Ces critiques qui visent ton honneur

Pourquoi ta vertu est-elle diffamée

Laisseras-tu souiller ta renommée

LEYLI :

Mère à la bonté ici-bas sans pareille

Mère, tes paroles sacrées sur moi veillent

Des propos que tu tiens je ne saisis rien

De ces blâmes avec moi quel est le lien

LA MÈRE DE LEYLI :

On dit qu’à l’amour tu as succombé

Que d’un inconnu tu t’es approchée

D’où te sont nées de l’amour ces idées

D’où t’est venu ce goût pour l’amitié

Un jeune amoureux n’est pas une malchance

Mais une fille éprise, quelle déchéance

LEYLI :

Tu parles d’amour en de tels reproches

Mon âme est pure et j’écoute mes proches

De ces rumeurs je ne sais point le but

Dis-moi, comment n’en être pas émue

LA MÈRE DE LEYLI :

Qu’adviendra-t-il quand ton père le saura

Le cœur plein de colère, il sévira

Dorénavant tu dois quitter l’école

Le savoir n’est pas tout, crois mes paroles

Tente à présent d’oublier cet émoi

Accepte ton sort de fille, soumets-toi

LEYLI :

À l’école selon votre volonté

Je me rends pour ne pas vous peiner

Tel est mon but en allant étudier

Sinon quel plaisir pourrais-je en tirer

Ces mots, je t’en prie, ne les répète pas

Mon attitude ne me reproche pas

Leyli et sa mère sortent. Le père de Leyli entre, accompagné de
quelques arabes.

LE PREMIER ARABE :

Voici que vient vers nous Ebul Geys

Afin de faire sa demande, Ebul Geys

Pourtant de tous il sera la risée

Medjnun à ta fille n’est pas destiné

LE DEUXIÈME ARABE :

Ne te laisse pas séduire par ses serments

Garde-toi de donner Leyli à ce dément

LE CHŒUR DES ARABES :

Au fils d’Ebul Geys oppose un refus

S’il demande Leyli, oppose un refus

On se rira de lui, on le traitera de fou

Pourquoi notre Leyli l’aurait-elle pour époux

Medjnun, son père et ses marieurs entrent.
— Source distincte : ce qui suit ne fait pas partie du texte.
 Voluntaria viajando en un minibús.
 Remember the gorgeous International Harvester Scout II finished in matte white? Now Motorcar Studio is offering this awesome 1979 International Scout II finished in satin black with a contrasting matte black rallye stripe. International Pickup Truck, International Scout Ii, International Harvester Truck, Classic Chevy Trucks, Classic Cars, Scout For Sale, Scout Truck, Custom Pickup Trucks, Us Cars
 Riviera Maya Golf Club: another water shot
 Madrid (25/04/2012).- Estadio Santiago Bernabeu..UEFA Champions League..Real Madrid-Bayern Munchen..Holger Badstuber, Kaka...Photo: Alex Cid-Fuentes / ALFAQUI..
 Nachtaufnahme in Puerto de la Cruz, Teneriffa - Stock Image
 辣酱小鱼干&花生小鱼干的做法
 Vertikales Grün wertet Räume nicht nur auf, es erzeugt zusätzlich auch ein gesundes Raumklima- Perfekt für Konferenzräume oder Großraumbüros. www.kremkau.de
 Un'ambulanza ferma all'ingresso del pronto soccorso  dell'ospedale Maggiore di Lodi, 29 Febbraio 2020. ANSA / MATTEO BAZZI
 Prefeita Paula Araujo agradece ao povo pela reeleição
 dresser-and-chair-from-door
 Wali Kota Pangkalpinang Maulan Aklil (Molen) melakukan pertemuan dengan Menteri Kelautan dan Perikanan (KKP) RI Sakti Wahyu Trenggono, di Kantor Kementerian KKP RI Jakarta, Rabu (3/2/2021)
Le père de Leyli les
invite à s’asseoir.

LE PÈRE DE MEDJNUN :

Sois glorifié, mon hôte, et sois comblé

Puissent tes désirs se réaliser

Ta puissance s’étend sur les milliers

Des glorieux membres de ta lignée

Chacun connaît ta magnanimité

Et de tes ancêtres la renommée

Dans sa bonté, le Très-Haut m’a comblé

Une pierre précieuse il m’a donné

Je souhaite que ce précieux rubis

Trouve à son goût un autre beau rubis

Il est parvenu jusqu’à mes oreilles

Que vous avez une telle merveille

Accorde-moi cette insigne faveur

D’unir ces deux rubis fais-moi l’honneur

LE PÈRE DE LEYLI :

À tes sujets tu montres ta sagesse

Mais tu me mets là en pleine détresse

Ton éloquent discours m’a embarrassé

Et je ne sais quelle réponse te donner

Ta renommée partout est célébrée

Mais ton enfant est objet de risée

On le dit medjnun [1], on se moque de lui

Comment à un fou donner ma Leyli

LE CHŒUR DES MARIEURS DE MEDJNUN :

Ne nous précipite pas dans le chagrin

Et de Leyli accorde-nous la main

Geys est honnête, nanti et généreux

Et de tous il est le plus valeureux

LE PÈRE DE LEYLI :

Jamais, non jamais je ne donnerai

Leyli à ce fou qui l’affligerait

MEDJNUN :

Dieu, étends sur moi le malheur d’une flamme sans
espoir

Ne me détourne pas de l’objet de cet amour noir

Fais-moi la grâce de ne pas amoindrir mes souffrances

D’endurer les maux accorde-moi l’endurance

N’écarte pas de moi le moindre déplaisir

Je recherche le tourment, c’est lui que je désire

Medjnun, son père et ses marieurs se retirent.

LE PÈRE DE LEYLI :

Cet homme dans l’avenir sera loué

Son nom restera signe d’équité

Son fils, pour lui précieux comme une gemme

Méritera toujours que son père l’aime

Sois bon, que ton successeur soit heureux

En ce monde pour ton fils fais de ton mieux

Mais si par malheur le fils se méprend

S’il s’égare, personne ne le comprend

S’il vient à montrer des signes démentiels

Il peut indisposer son père, sa parentèle

Le père de Leyli sort. Leyli entre.

LEYLI :

Le sort injuste m’a séparée de mon bien-aimé

Rien ne réduira la peine qui m’est infligée

Cet outrage reçu m’a dévastée

Et c’est un tel outrage

Qu’il ne me laisse le choix d’aucune panacée

Leyli sort. Le père de Leyli, Ibn Selam et ses marieurs entrent.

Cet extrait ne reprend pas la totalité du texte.